I plugged away for a while with absolutely no luck at all. I experimented with hoppers, streamers, wets, dries, big and small (some real big, thinking I would just aggravate a trout so much it might strike) but despite
the clarity of the water there was not a trout to be seen. I consoled myself by insisting that this outing was for practice and that next time I would have it down pat.

But you know, I couldn't give up. I got in the car with waders and vest still on, and headed south to the Willowemoc. Which under the circumstances felt very much like
approaching a supermodel in a SoHo bar. Very dangerous to the humility. The Willowemoc can crush your spirits after a good day on the Beaverkill. After a bad day it can send you into
to a downward spiral of obsessive fly tying. But I knew a good spot and I felt like it was about time I landed a Catskill trout. I knew they were in there, somewhere. So I pulled into the little streamside lot, squeezed my car in between two others and said hi to a traveller who had just pulled off the highway for a nap. All the way from Ohio he drove, and damned if he wasn't tired. He knew nothing about fly 
fishing and he didn't care where he was. But he was polite enough to ask how the fishing was going, and just as polite when I complained for ten minutes straight about the lack of any visible insect activity and just what size nymph might work at which depth. He rolled up his window and I got to the river. And, as planned, someone was standing knee deep in the pool I was aiming for. And he was fighting a trout. It was around five thirty and I figured if I got back in the car and did seventy three miles an hour on route 17 I could be back by nine o'clock. 

Maybe the Yankees  would be on the radio.

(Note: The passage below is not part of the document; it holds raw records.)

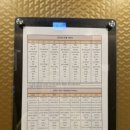 라라비안코호텔 비즈니스 이미지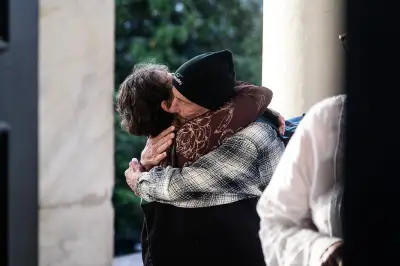 Assassinat d'une professeure à Saint-Jean-de-Luz : 15 ans de prison pour le lycéen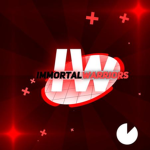 Immortal Warriors | IW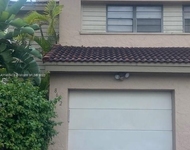 Unit for rent at 8682 Nw 40th St, Coral Springs, FL, 33065
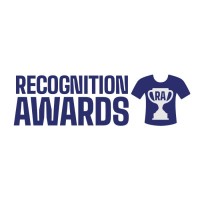 Recognition Awards logo - Similar company to The Wow! Awards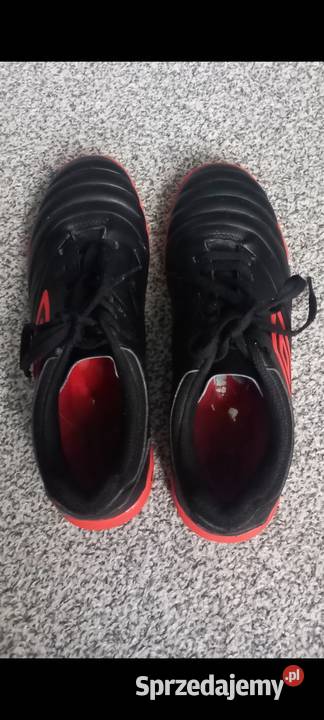 Buty sportowe Umbro 43 Turfy Halówki Sportowe Małkinia Górna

I stopped at the dirt lot just
south of the Catskill Fly Fishing Center to see what was going on. There were four anglers just under the little suspension bridge that leads to the Center's grounds. The water was running narrow but it was breathing in perfect rhythm. This was textbook trout water. Then all at once there was a fish at the surface, and then another. I zipped instantly back to the car and fiddled for the vest and the rod. Good thing it was lazily disassembled! Then, for the first time that day, I had a section of water to myself. And suddenly there were clouds of Sulfurs in the air- the big ones! They were everywhere and the trout were feeding madly in every nook and cranny. Sadly, I had nothing resembling a big Sulfur in the dry fly boxes. In fact I had nothing but tiny gnats, olives, caddis, little size 22 things that always catch trout closer to home, nymphs (boring), and I tried every wet, dry, midge, suspender emerger spider, giant streamers (sometimes works on rainbows and steelhead), attractor, badly tied parachutes and you name it until the sun was nearly gone.
It was almost dark and goddamit and I hadn't landed a trout all day. And gas is $4.45 a gallon.

And then I remembered where I was standing. Fifty yards from the Catskill Fly Fishing Center, right in the backyard of Theodore Gordon, Lee and Joan Wulff, where the dry fly was once invented, then perfected. The place where everything I have ever held dearly on Earth was baptized, born and raised. I decided it was time to suffer my penance, and after a few minutes searching through boxes of flies in the vest, I found a few Quill Gordons from a few seasons ago. I chose the most elegant of the bunch, tied it on and set it down gently on a tailing riffle. As it disappeared within the upwards splash of a perfect rise I managed to say, "thanks," and landed an eighteen inch Brown Trout under the bluish light that seems to only exist beneath the shadows of a Catskill mountain at dusk.